A première vue, une famille constituée de deux souverains et d’un tyran ne semble pas partir d’un bon pied. C’est pourtant le schéma classique d’une famille avec un bébé.
Se marier et avoir un enfant fait de chacun un roi ou une reine. Le conjoint – guidé par le sentiment amoureux, certes – choisit entre mille. Cette élection, préférence ultime, se poursuit de manière plus consciente chaque jour de la vie, avec ses riches heures et ses imperfections.
Quant à l’enfant, si vous êtes la mère, vous n’êtes rien moins que tout pour lui, au début. Il vous confond même avec lui-même puisque, sorti à l’air libre, il tente de retrouver la voix et l’odeur de celle dans laquelle il vivait in utero. En fusion avec vous, il vit son premier grand amour. Au fur et à mesure qu’il prend conscience de son individualité, vous demeurez sa référente. Père, vous passez vers 6 mois au statut de « substitut maternel » (1) à celui de père, désigné par la mère.
Ce flot d’amour conjugal et filial fait de vous la personne préférée, chérie, la meilleure. Une des conséquences de ce bonheur : une revanche aux manques d’amour vécus auparavant, de l’école aux groupes variés.

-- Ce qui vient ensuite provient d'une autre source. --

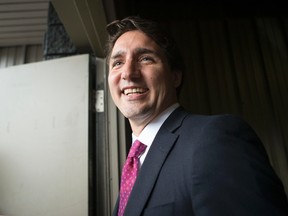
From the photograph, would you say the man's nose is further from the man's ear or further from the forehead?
the man's ear

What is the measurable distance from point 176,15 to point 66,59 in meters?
1.29

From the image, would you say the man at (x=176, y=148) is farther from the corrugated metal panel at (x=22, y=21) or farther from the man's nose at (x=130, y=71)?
the corrugated metal panel at (x=22, y=21)

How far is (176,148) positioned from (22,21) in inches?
83.0

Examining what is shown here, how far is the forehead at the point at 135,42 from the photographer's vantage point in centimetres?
105

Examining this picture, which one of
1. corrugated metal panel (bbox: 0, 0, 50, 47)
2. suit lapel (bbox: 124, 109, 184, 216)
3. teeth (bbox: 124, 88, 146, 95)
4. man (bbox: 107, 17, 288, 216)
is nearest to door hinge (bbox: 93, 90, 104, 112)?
man (bbox: 107, 17, 288, 216)

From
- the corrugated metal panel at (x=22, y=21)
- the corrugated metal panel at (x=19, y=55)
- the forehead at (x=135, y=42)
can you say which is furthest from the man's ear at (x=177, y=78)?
the corrugated metal panel at (x=19, y=55)

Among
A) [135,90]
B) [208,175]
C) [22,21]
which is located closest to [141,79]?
[135,90]

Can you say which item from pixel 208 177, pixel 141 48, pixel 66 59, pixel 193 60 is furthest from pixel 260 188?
pixel 193 60

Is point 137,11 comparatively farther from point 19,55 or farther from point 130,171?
point 130,171

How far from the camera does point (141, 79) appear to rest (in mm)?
1001

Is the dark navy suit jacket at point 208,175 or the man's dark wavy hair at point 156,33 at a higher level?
the man's dark wavy hair at point 156,33

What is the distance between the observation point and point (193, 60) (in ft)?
7.27

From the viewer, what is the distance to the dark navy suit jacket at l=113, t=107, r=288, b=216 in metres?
0.54

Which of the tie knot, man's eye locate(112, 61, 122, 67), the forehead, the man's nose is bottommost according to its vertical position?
the tie knot
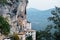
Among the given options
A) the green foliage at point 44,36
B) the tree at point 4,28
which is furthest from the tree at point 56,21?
the tree at point 4,28

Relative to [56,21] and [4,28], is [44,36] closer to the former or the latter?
[56,21]

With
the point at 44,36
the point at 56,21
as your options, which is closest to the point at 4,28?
the point at 56,21

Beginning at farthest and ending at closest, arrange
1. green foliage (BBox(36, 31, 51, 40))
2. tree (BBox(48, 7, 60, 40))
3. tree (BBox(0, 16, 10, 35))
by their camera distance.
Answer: green foliage (BBox(36, 31, 51, 40)), tree (BBox(48, 7, 60, 40)), tree (BBox(0, 16, 10, 35))

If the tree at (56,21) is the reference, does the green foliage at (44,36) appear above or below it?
below

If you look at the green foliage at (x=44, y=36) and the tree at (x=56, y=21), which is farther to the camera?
the green foliage at (x=44, y=36)

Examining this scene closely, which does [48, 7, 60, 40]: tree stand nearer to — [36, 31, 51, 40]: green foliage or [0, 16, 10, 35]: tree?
[36, 31, 51, 40]: green foliage

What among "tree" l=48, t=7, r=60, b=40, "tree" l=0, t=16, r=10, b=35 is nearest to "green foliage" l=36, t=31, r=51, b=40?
"tree" l=48, t=7, r=60, b=40

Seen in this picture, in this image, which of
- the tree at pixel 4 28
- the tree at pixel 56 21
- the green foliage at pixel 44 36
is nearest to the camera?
the tree at pixel 4 28

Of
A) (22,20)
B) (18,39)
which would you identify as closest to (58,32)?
(22,20)

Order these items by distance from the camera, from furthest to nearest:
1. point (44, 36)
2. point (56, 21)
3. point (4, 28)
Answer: point (44, 36), point (56, 21), point (4, 28)

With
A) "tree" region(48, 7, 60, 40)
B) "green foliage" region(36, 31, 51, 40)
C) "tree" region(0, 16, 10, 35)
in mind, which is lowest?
"green foliage" region(36, 31, 51, 40)

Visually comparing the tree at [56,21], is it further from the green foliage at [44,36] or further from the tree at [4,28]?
the tree at [4,28]

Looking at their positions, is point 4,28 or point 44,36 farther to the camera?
Answer: point 44,36

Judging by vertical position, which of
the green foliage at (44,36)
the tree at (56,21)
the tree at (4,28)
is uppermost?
the tree at (4,28)
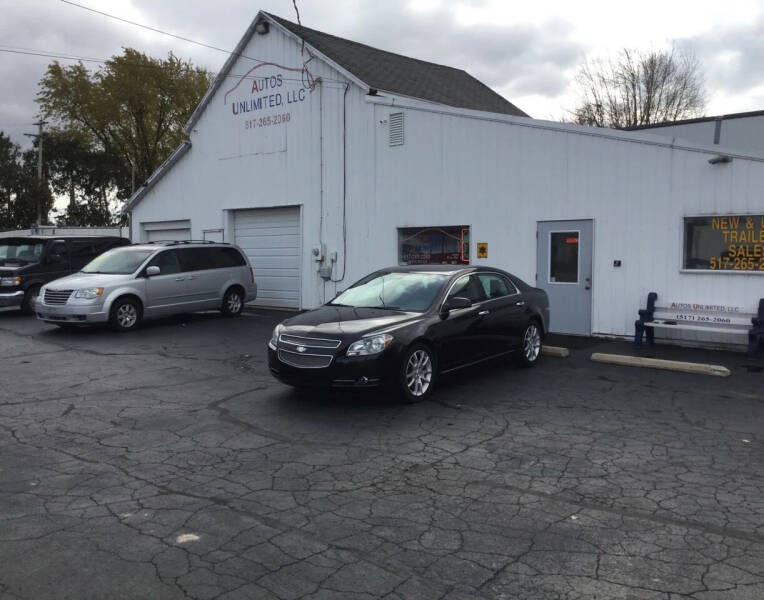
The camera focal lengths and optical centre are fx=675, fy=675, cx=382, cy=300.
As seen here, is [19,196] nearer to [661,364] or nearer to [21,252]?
[21,252]

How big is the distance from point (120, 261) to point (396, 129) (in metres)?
6.46

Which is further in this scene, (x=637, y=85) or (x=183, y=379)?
(x=637, y=85)

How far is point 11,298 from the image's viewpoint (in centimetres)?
1582

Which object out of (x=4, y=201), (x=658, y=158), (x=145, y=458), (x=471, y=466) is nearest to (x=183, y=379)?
(x=145, y=458)

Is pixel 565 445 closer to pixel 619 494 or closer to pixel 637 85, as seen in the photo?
pixel 619 494

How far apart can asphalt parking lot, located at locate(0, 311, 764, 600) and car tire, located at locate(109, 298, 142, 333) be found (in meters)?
4.53

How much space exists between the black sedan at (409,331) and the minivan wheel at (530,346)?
0.5 inches

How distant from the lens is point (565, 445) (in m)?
5.90

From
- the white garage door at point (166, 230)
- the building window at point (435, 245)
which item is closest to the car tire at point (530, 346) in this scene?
the building window at point (435, 245)

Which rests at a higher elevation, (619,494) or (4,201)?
(4,201)

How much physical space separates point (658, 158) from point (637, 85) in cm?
2923

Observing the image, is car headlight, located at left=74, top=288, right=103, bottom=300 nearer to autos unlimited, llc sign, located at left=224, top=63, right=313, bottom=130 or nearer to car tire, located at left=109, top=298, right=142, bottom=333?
car tire, located at left=109, top=298, right=142, bottom=333

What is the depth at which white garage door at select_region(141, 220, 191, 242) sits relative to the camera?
66.4 feet

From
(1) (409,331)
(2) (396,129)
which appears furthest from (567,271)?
(1) (409,331)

Et le tyran, dans tout ça ? C’est le petit lutin en layette qui réclame avec force cris ce qu’il désire. Evidemment, depuis sa conception, tout lui arrive tout cru dans la bouche : air, nourriture, tendresse… Il se pense sincèrement tout-puissant et la frustration le fait beaucoup souffrir. Mais au fil des mois, l’autorité, cette force bienveillante, lui fait comprendre qu’il doit se garder des dangers et respecter les autres. A partir de deux ans environ, il dit non pour se différencier de l’adulte et prendre son autonomie. C’est le moment de poser plus clairement les limites, le libérant ainsi de l’angoisse par sa toute-puissance. C’est la fin (théorique…) de la tyrannie !
(1) Boris Cyrulnik, Sous le signe du lien. Une histoire naturelle de l’attachement, Hachette littératures.